In classification using PHP-ML
we assigned labels to new observation. Regression is almost the same with difference being that the output value is not a class label but a continuous value. It is widely used for predictions and forecasting. PHP-ML supports the following regression algorithms
Regression has the same train
and predict
methods as used in classification.
This is the regression version for SVM(Support Vector Machine).The first step like in classification is to train our model.
// Import library
use Phpml\Regression\SVR;
use Phpml\SupportVectorMachine\Kernel;
// Training data
$samples = [[60], [61], [62], [63], [65]];
$targets = [3.1, 3.6, 3.8, 4, 4.1];
// Initialize regression engine
$regression = new SVR(Kernel::LINEAR);
// Train regression engine
$regression->train($samples, $targets);
In regression $targets
are not class labels as opposed to classification. This is one of the differentiating factor for the two. After training our model with the data we can start with the actual predictions
$regression->predict([64]) // return 4.03
Note that the predictions return a value outside the target.

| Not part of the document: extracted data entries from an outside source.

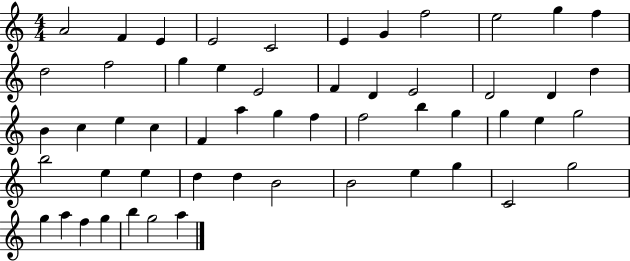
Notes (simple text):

A4/h F4/q E4/q E4/h C4/h E4/q G4/q F5/h E5/h G5/q F5/q D5/h F5/h G5/q E5/q E4/h F4/q D4/q E4/h D4/h D4/q D5/q B4/q C5/q E5/q C5/q F4/q A5/q G5/q F5/q F5/h B5/q G5/q G5/q E5/q G5/h B5/h E5/q E5/q D5/q D5/q B4/h B4/h E5/q G5/q C4/h G5/h G5/q A5/q F5/q G5/q B5/q G5/h A5/q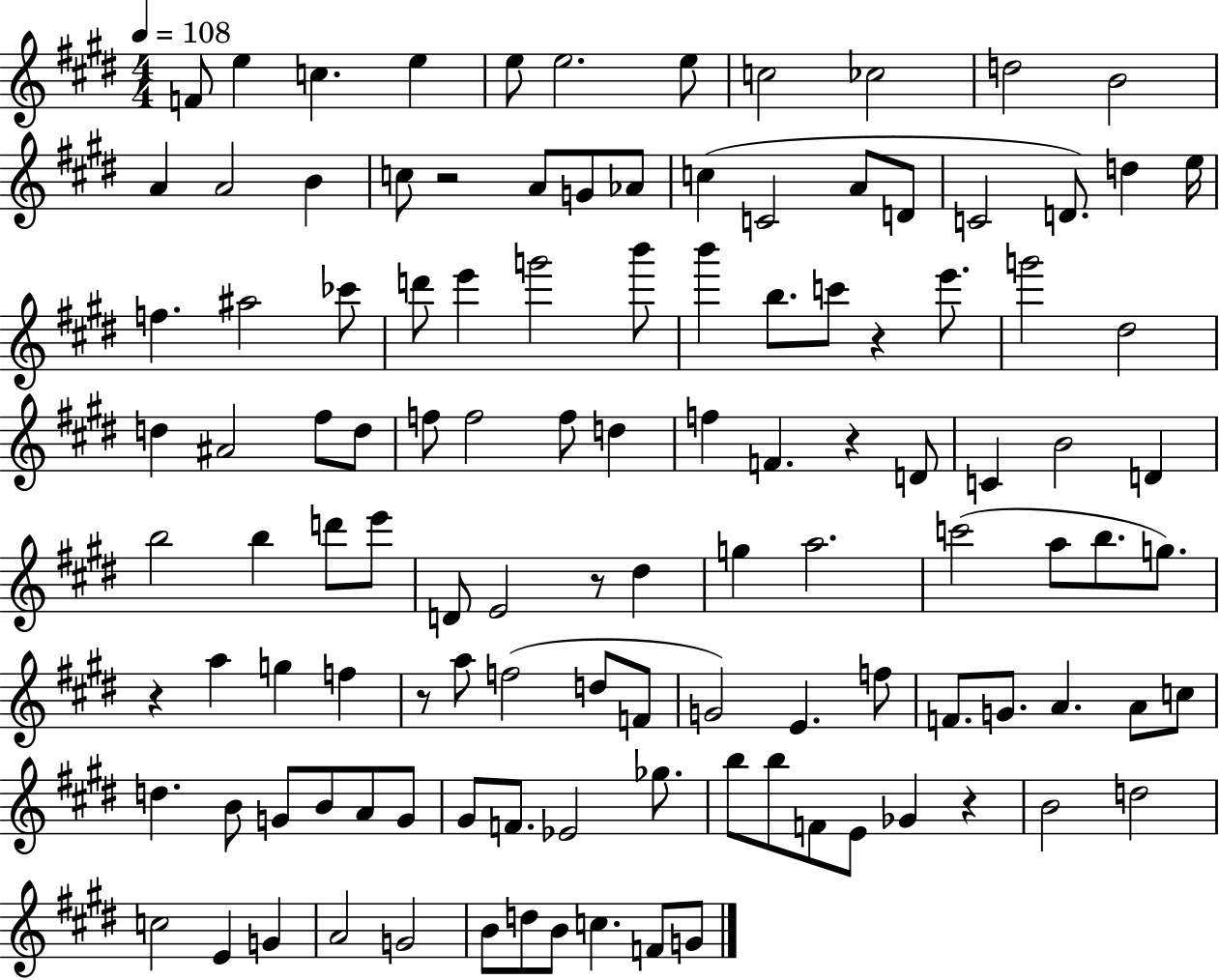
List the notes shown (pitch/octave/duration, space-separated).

F4/e E5/q C5/q. E5/q E5/e E5/h. E5/e C5/h CES5/h D5/h B4/h A4/q A4/h B4/q C5/e R/h A4/e G4/e Ab4/e C5/q C4/h A4/e D4/e C4/h D4/e. D5/q E5/s F5/q. A#5/h CES6/e D6/e E6/q G6/h B6/e B6/q B5/e. C6/e R/q E6/e. G6/h D#5/h D5/q A#4/h F#5/e D5/e F5/e F5/h F5/e D5/q F5/q F4/q. R/q D4/e C4/q B4/h D4/q B5/h B5/q D6/e E6/e D4/e E4/h R/e D#5/q G5/q A5/h. C6/h A5/e B5/e. G5/e. R/q A5/q G5/q F5/q R/e A5/e F5/h D5/e F4/e G4/h E4/q. F5/e F4/e. G4/e. A4/q. A4/e C5/e D5/q. B4/e G4/e B4/e A4/e G4/e G#4/e F4/e. Eb4/h Gb5/e. B5/e B5/e F4/e E4/e Gb4/q R/q B4/h D5/h C5/h E4/q G4/q A4/h G4/h B4/e D5/e B4/e C5/q. F4/e G4/e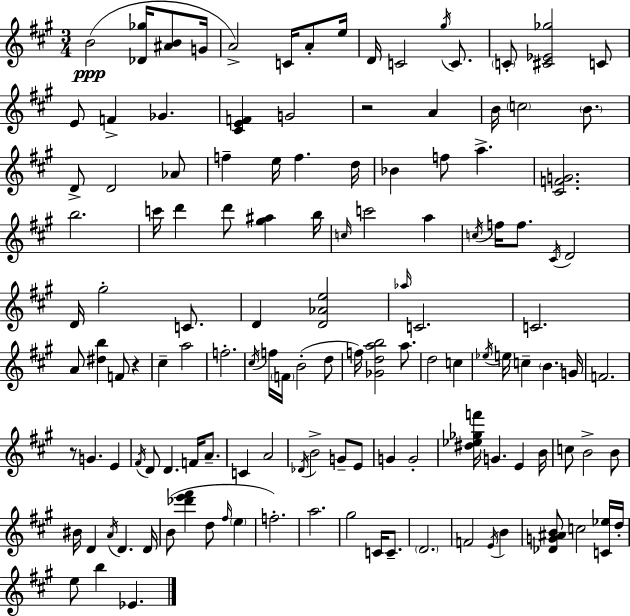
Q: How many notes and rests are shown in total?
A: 130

This algorithm uses least squares method
to approximate solution. The following demonstrates a simple code of training and predicting
// Training data
$samples = [[60], [61], [62], [63], [65]];
$targets = [3.1, 3.6, 3.8, 4, 4.1];
// Initialize regression engine
$regression = new LeastSquares();
// Train engine
$regression->train($samples, $targets);
// Predict using trained engine
$regression->predict([64]); // return 4.06
PHP-ML also provides with the option of Multiple Linear Regression
. A sample code for the same can be as follows
$samples = [[73676, 1996], [77006, 1998], [10565, 2000], [146088, 1995], [15000, 2001], [65940, 2000], [9300, 2000], [93739, 1996], [153260, 1994], [17764, 2002], [57000, 1998], [15000, 2000]];
$targets = [2000, 2750, 15500, 960, 4400, 8800, 7100, 2550, 1025, 5900, 4600, 4400];
$regression = new LeastSquares();
$regression->train($samples, $targets);
$regression->predict([60000, 1996]) // return 4094.82
Multiple Linear Regression
is particularly useful when multiple factors or traits identify the outcome.

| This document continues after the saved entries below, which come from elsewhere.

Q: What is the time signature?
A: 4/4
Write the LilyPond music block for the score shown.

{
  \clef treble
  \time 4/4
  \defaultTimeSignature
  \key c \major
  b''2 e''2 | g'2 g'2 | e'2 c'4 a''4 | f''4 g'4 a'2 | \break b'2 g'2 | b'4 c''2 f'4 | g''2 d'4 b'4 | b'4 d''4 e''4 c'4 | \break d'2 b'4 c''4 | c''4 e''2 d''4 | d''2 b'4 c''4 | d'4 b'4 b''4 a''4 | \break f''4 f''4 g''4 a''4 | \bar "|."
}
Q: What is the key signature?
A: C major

Now let us take an application of regression in real life scenario.
Suppose you run a very popular website, but the traffic keeps on changing. You want a solution that would predict the number of servers you need to deploy at any given instance of time. Lets assume for the sake that your hosting provider gives you an api to spawn out servers and each server takes 15 minutes to boot. Based on previous data of traffic, and regression you can predict the traffic that would hit your application at any instance of time. Using that knowledge you can start a server 15 minutes before the surge thereby preventing your application from going offline.